Tip of the day: Check out Special users on how to give trusted users/bots more rights without making them IRCOp.

Dev:UnrealDB

From UnrealIRCd documentation wiki
Jump to navigation Jump to search

This page describes the "UnrealDB" database design to developers. It is not really meant for end-users (admins).

Encrypted databases

UnrealDB supports both unencrypted and encrypted databases. Below we explain the choice of the cipher and key derivation function for encrypted databases.

Cipher

UnrealDB uses the XChaCha20 cipher provided by libsodium. ChaCha20 is one of the two available ciphers in TLSv1.3 (the other one being AES). The XChaCha20 version uses a large nonce, allowing it to be safely used for writing lots of data.

Key derivation

A cipher such as ChaCha20 requires a key. In UnrealIRCd we use Argon2id as a key derivation function (KDF) to convert a password to a suitable key. The exact parameters of the Argon2id call are stored in each database file, such as the time/memory/parallel cost and some other parameters. By default UnrealIRCd uses quite strong Argon2id parameters, namely 4 for time, 32M for memory and 2 for parallelism. With these strong defaults, hashing takes about 100msec on common hardware in the year 2021 (Intel 2.1GHz). It means only about 10 hashes per second can be checked per 2 CPU cores. This "slowness" is intentional and an important defense mechanism against password cracking.

In the configuration file you don't directly enter a key in a set:: item. Instead you refer to a Secret block. In the secret block { } the password is stored or it tells how to retrieve the password (eg some external file, keyboard input or in future versions an URL).

As mentioned, only 10 hashes can be generated per second per 2 CPU cores, which is rather slow (and simply too slow for things like channeldb). Therefore, to speed things up, UnrealIRCd will cache the Argon2id result and converge to using the same parameters for the same secret block. This includes using the same salt. The main reason for the salt to exist is to prevent the case where (lots of) machines use the same known parameters/hashes, since that would allow precompution attacks. Reusing a salt on a single machine is no problem as using one per machine makes precompution still not costworthy.

Header

This describes the header that is present at the beginning of the database file.

raw v0

This is used for backwards compatibility with databases written using the old functions in UnrealIRCd 5.0.0 through 5.0.9 that only support unencrypted operations. This means there is NO header (zero bytes).

plaintext v1

  • 32 bytes: the string "UnrealIRCd-DB-v1" followed by zeroes (0x00)
  • 8 bytes: creation/update time of the database

After this 40 bytes the same format is used as the previous read_int32/read_int64/etc functions did from UnrealIRCd 5.0.0-5.0.9.

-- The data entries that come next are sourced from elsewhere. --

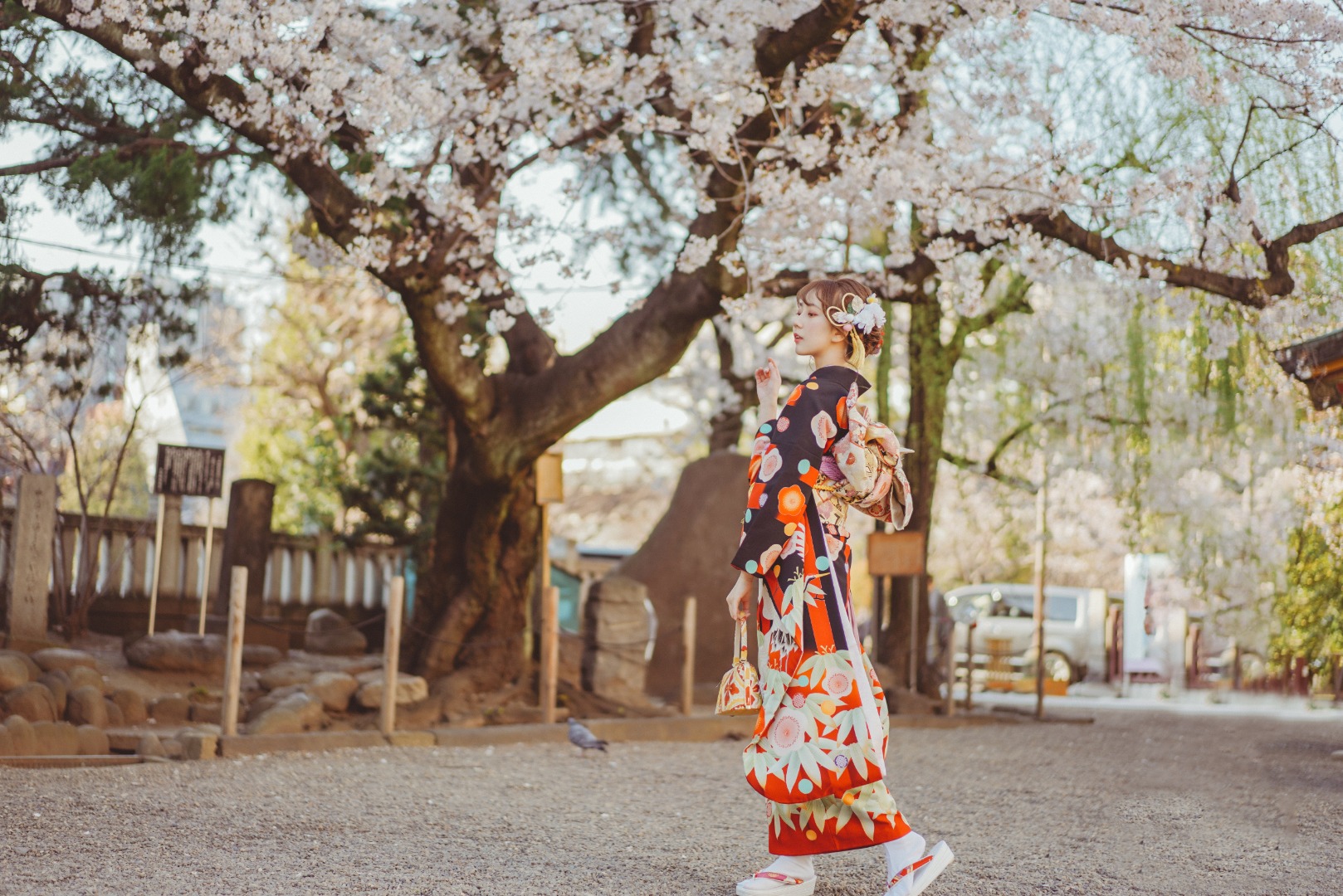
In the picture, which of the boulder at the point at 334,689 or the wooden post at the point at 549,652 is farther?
the wooden post at the point at 549,652

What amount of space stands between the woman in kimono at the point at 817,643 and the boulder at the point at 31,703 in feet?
17.2

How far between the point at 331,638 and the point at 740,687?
8.99m

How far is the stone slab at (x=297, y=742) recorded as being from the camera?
7.10 meters

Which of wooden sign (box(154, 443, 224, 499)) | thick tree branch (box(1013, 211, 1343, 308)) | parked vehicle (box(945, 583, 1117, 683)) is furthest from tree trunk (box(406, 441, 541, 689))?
parked vehicle (box(945, 583, 1117, 683))

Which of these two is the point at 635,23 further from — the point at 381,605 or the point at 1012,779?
the point at 381,605

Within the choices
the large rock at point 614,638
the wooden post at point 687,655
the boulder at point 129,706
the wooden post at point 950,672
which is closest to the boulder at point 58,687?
the boulder at point 129,706

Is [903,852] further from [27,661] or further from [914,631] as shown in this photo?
[914,631]

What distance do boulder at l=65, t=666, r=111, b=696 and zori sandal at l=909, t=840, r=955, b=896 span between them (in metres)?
6.18

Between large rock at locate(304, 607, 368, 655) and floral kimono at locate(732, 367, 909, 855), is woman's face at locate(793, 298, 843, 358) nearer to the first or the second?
floral kimono at locate(732, 367, 909, 855)

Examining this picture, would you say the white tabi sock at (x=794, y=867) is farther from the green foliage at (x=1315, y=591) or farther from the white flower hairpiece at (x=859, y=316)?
the green foliage at (x=1315, y=591)

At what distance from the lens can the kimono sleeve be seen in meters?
3.70

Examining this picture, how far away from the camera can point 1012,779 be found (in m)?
7.21

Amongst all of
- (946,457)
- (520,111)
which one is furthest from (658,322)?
(946,457)

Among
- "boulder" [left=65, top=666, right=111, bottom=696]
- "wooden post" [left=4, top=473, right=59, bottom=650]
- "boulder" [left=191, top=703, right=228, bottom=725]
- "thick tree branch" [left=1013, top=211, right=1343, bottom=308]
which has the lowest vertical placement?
"boulder" [left=191, top=703, right=228, bottom=725]
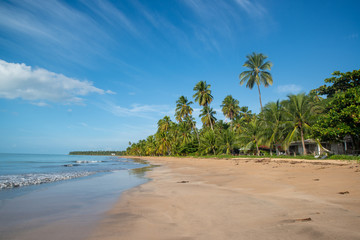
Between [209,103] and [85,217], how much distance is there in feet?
126

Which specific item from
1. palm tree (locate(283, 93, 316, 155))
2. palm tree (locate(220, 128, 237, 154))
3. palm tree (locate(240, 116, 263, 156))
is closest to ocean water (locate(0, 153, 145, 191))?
palm tree (locate(220, 128, 237, 154))

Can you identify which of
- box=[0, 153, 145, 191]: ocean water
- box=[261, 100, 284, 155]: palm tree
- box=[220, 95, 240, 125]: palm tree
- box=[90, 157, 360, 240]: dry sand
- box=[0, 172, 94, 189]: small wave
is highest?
box=[220, 95, 240, 125]: palm tree

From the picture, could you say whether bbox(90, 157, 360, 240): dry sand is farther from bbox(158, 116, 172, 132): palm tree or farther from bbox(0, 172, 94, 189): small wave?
bbox(158, 116, 172, 132): palm tree

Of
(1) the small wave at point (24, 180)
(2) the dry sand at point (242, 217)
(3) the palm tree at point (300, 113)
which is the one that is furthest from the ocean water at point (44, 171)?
(3) the palm tree at point (300, 113)

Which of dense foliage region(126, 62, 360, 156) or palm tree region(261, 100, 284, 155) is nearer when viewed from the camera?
dense foliage region(126, 62, 360, 156)

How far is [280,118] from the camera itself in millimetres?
25516

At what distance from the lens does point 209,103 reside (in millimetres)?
41219

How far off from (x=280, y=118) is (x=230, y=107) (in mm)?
25960

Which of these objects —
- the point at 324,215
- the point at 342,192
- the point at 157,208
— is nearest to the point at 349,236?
the point at 324,215

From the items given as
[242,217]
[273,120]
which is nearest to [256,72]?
[273,120]

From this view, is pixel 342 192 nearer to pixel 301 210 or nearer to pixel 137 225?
pixel 301 210

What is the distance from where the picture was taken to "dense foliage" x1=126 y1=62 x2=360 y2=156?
50.6 ft

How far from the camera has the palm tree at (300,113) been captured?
21.4 metres

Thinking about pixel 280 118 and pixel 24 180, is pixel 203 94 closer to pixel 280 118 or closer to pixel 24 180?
pixel 280 118
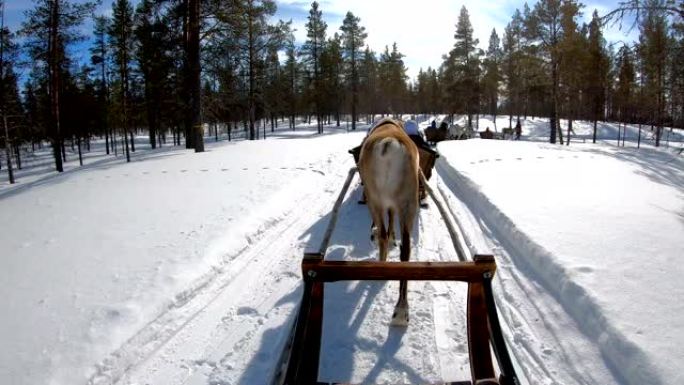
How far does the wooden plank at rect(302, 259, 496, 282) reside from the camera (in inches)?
95.3

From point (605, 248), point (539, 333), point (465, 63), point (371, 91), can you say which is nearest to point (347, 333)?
point (539, 333)

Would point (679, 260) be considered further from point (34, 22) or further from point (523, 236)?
point (34, 22)

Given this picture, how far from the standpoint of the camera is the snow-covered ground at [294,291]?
2967mm

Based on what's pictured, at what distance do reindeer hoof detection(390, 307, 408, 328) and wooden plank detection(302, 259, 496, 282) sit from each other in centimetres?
122

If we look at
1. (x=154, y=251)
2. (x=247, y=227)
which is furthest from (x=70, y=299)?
(x=247, y=227)

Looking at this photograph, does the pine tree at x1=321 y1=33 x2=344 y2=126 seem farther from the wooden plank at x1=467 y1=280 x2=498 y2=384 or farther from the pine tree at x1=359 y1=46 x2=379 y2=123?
the wooden plank at x1=467 y1=280 x2=498 y2=384

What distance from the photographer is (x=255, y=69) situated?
3353 centimetres

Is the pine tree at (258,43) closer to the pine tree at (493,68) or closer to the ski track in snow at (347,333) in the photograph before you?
the ski track in snow at (347,333)

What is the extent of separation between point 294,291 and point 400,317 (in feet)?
4.25

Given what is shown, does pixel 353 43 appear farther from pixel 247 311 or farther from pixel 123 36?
pixel 247 311

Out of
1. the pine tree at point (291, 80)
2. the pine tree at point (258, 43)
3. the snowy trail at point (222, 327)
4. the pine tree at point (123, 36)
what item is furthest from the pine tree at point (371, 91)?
the snowy trail at point (222, 327)

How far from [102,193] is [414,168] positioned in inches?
307

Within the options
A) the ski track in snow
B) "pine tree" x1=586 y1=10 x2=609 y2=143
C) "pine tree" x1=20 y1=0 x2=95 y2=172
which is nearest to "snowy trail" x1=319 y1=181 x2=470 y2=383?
the ski track in snow

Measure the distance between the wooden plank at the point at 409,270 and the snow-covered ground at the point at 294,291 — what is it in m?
0.92
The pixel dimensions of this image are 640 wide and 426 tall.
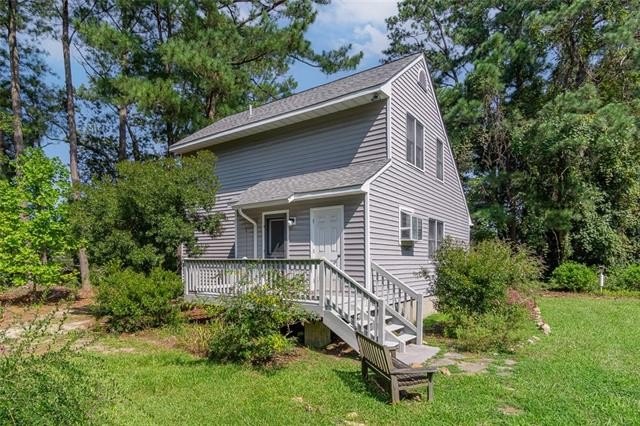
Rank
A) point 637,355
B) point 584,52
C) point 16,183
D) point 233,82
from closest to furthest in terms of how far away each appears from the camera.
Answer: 1. point 637,355
2. point 16,183
3. point 233,82
4. point 584,52

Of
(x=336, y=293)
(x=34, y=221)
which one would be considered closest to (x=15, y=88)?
(x=34, y=221)

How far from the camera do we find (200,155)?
37.0 ft

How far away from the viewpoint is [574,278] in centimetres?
1798

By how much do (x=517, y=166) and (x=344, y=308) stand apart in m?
17.8

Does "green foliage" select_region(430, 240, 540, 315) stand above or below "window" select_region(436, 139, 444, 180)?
below

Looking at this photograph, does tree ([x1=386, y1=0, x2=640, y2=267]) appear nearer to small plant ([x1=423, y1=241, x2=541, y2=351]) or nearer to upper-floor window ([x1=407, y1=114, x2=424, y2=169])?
upper-floor window ([x1=407, y1=114, x2=424, y2=169])

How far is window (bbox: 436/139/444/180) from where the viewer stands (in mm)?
→ 14008

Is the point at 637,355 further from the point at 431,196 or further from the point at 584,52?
the point at 584,52

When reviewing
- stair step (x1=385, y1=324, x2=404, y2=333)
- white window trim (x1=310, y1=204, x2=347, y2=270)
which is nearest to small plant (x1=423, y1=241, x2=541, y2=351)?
stair step (x1=385, y1=324, x2=404, y2=333)

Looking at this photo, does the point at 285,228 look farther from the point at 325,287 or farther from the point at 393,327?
the point at 393,327

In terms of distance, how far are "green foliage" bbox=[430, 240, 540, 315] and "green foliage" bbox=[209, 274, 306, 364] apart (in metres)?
3.69

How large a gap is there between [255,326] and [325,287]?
5.36 feet

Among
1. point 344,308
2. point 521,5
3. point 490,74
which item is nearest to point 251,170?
point 344,308

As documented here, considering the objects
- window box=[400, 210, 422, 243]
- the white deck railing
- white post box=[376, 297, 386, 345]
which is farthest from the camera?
window box=[400, 210, 422, 243]
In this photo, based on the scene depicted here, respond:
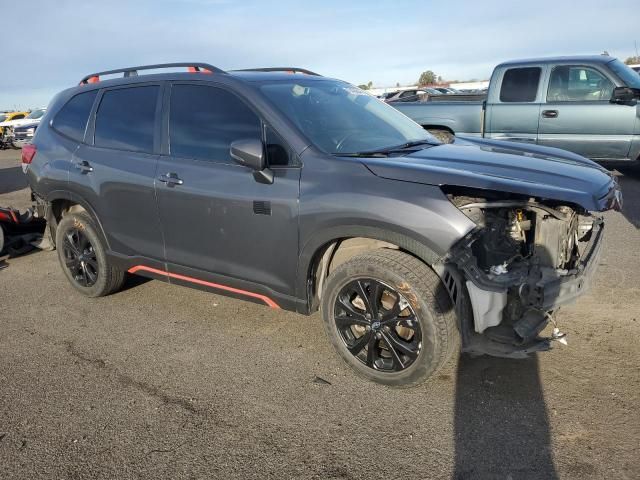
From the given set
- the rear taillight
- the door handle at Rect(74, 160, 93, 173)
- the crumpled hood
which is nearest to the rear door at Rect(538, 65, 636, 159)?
the crumpled hood

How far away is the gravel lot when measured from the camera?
257 cm

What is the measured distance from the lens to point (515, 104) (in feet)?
28.3

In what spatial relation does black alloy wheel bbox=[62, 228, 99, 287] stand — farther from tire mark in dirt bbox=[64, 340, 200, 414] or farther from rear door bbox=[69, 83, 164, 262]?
tire mark in dirt bbox=[64, 340, 200, 414]

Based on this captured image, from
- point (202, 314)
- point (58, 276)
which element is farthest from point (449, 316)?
point (58, 276)

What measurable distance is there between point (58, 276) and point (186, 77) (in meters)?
2.90

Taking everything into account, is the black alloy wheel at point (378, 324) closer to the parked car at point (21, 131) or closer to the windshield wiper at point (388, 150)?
the windshield wiper at point (388, 150)

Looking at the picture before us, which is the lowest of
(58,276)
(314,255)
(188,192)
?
(58,276)

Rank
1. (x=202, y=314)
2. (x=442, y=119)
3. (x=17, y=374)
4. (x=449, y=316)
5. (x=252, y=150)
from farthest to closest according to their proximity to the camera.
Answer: (x=442, y=119)
(x=202, y=314)
(x=17, y=374)
(x=252, y=150)
(x=449, y=316)

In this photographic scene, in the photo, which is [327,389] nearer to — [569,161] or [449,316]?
[449,316]

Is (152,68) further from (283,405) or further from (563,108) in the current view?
(563,108)

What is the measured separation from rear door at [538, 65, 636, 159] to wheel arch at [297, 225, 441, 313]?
638 centimetres

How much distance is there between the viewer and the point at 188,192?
12.2 feet

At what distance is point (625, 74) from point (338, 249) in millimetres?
7149

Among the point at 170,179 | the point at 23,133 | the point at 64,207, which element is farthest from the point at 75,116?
the point at 23,133
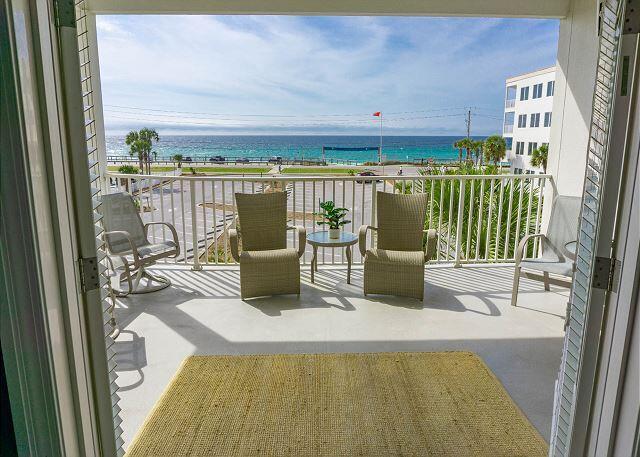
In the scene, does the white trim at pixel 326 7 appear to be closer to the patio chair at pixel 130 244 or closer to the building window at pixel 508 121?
the patio chair at pixel 130 244

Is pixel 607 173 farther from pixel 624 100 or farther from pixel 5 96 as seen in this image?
pixel 5 96

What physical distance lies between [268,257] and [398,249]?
52.2 inches

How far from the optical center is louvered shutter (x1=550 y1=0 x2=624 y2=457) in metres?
1.42

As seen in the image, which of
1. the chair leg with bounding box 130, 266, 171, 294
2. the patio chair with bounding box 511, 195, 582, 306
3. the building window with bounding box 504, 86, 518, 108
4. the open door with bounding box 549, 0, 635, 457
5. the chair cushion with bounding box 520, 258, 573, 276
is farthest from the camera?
the building window with bounding box 504, 86, 518, 108

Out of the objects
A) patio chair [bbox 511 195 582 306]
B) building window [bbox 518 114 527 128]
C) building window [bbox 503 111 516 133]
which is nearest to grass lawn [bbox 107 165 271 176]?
building window [bbox 518 114 527 128]

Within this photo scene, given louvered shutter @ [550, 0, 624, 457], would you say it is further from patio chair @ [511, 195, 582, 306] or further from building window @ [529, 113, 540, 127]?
building window @ [529, 113, 540, 127]

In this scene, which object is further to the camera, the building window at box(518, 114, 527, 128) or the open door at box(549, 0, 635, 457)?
the building window at box(518, 114, 527, 128)

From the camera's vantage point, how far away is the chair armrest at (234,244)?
173 inches

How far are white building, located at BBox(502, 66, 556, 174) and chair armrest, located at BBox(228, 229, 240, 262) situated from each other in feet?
110

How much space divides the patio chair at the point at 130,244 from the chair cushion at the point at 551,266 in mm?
3562

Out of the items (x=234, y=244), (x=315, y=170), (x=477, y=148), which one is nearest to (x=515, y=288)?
(x=234, y=244)

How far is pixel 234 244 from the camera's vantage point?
442 centimetres

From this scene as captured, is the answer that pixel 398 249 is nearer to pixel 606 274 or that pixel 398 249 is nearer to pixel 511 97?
pixel 606 274

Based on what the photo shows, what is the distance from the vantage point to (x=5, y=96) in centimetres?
106
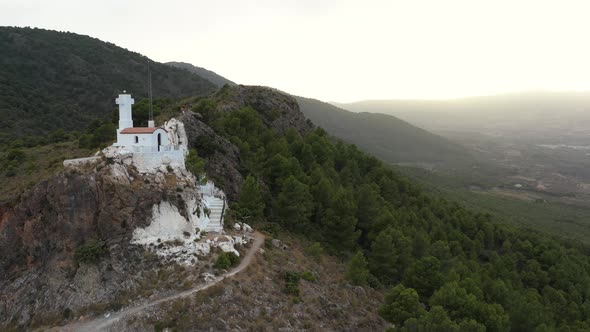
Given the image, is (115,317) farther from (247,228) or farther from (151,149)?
(247,228)

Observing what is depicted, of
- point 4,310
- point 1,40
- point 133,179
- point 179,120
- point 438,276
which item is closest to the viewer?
point 4,310

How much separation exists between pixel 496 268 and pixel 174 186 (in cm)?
4374

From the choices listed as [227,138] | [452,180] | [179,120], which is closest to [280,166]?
[227,138]

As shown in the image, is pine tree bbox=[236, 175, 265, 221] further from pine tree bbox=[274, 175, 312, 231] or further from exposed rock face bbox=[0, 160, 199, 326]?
exposed rock face bbox=[0, 160, 199, 326]

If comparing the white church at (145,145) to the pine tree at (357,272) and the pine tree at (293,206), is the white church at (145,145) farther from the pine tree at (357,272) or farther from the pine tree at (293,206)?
the pine tree at (357,272)

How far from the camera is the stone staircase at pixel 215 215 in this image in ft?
117

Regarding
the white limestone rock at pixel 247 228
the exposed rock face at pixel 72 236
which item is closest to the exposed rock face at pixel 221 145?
the white limestone rock at pixel 247 228

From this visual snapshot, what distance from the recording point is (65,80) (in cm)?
12031

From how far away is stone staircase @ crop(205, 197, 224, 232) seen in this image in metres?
35.7

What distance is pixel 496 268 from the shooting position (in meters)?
54.0

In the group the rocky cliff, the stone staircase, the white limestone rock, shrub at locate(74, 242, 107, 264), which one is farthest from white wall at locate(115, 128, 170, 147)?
the white limestone rock

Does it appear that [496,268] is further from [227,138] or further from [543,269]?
[227,138]

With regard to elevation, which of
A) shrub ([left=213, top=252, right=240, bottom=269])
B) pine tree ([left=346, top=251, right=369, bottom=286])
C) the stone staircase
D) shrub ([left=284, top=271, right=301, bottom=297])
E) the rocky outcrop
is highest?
the rocky outcrop

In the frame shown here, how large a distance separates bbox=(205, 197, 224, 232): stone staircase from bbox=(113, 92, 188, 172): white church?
Answer: 4.68 meters
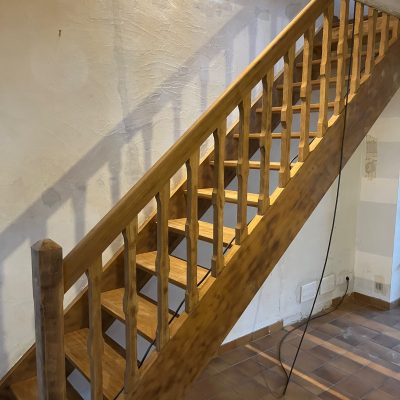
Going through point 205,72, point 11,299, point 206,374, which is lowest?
point 206,374

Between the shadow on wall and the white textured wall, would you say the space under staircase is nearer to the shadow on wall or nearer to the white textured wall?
the shadow on wall

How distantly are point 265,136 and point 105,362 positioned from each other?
135 cm

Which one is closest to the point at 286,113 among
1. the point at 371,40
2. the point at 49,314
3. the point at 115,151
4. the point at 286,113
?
the point at 286,113

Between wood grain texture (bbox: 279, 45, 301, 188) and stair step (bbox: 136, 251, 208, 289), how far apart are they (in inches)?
24.1

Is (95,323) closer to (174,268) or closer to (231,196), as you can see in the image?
(174,268)

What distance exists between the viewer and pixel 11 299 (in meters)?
2.01

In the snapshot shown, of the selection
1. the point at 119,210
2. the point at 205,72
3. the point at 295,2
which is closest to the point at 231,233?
the point at 119,210

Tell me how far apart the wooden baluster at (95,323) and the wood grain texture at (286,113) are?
1007mm

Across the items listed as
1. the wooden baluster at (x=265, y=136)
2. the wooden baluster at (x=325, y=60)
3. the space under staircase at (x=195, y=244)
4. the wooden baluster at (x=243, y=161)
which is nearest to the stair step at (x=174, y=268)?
the space under staircase at (x=195, y=244)

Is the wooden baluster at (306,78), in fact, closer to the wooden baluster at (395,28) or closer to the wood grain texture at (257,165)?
the wood grain texture at (257,165)

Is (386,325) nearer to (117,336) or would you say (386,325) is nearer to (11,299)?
(117,336)

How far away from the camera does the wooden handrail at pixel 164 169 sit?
4.43 ft

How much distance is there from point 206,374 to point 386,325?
5.61ft

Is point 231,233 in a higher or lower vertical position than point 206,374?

So, if you ever need to convert plaintext v1 back to raw v0, then just chop off the first 40 bytes.

crypto v1

  • 32 bytes: the string "UnrealIRCd-DB-Crypted-v1" followed by zeroes (0x00)
  • 2 bytes: key derivation function (always 0x1 at the moment for Argon2id)
  • 2 bytes: time cost for Argon2id, that is: number of rounds
  • 2 bytes: memory cost for Argon2id, in powers of two, eg 15 means 2^15=32MB
  • 2 bytes: parallel cost for Argon2id, that is number of threads
  • 2 bytes: salt length in bytes (16 at the moment)
  • variable size: salt as a string (of size saltlen as indicated earlier)
  • 2 bytes: cipher (always 0x1 at the moment for XChaCha20)
  • 2 bytes: key length in bytes (32 at the moment)
  • variable size: key as a string (of size keylen as indicated earlier)
  • 24 bytes: 192bit nonce (libsodium crypto_secretstream_xchacha20poly1305_HEADERBYTES)
  • (From here on everything is encrypted)
  • A 2 byte string length field followed by the string "UnrealIRCd-DB-Crypted-Now" to verify that the password is correct, see unrealdb_read_str() on how this works.
  • 8 bytes: creation/update time of the database

Data

Strings

When a string is written, first the length is written which is a 2 byte field, followed by the actual string (without NUL terminator). If the length field has the magical value 0xffff it means a NULL pointer (which is not the same as length 0 which means a pointer to a \0 string. The maximum size of a string can be 65534 bytes, which should be no problem in UnrealIRCd.

Functions: unrealdb_read_str(), unrealdb_write_str()

Integers

The database routines support reading and writing unsigned integers of size 16, 32 and 64. When writing timestamps we always read/write 64 bit integers to avoid the Y2K38 problem.

Functions: unrealdb_read_int16(), unrealdb_read_int32(), unrealdb_read_int64(), unrealdb_write_int16(), unrealdb_write_int32(), unrealdb_write_int64()

Other data

It is possible to write other binary structures to the database, but this is generally not recommended as it is very easy to make a mistake when doing so (eg: altering a struct { } and not realizing it changes the binary format on-disk, non-packed structs, writing partially uninitialized memory, incompatible when moving between xx bit architectures, etc.).

Functions: unrealdb_read_data(), unrealdb_write_data()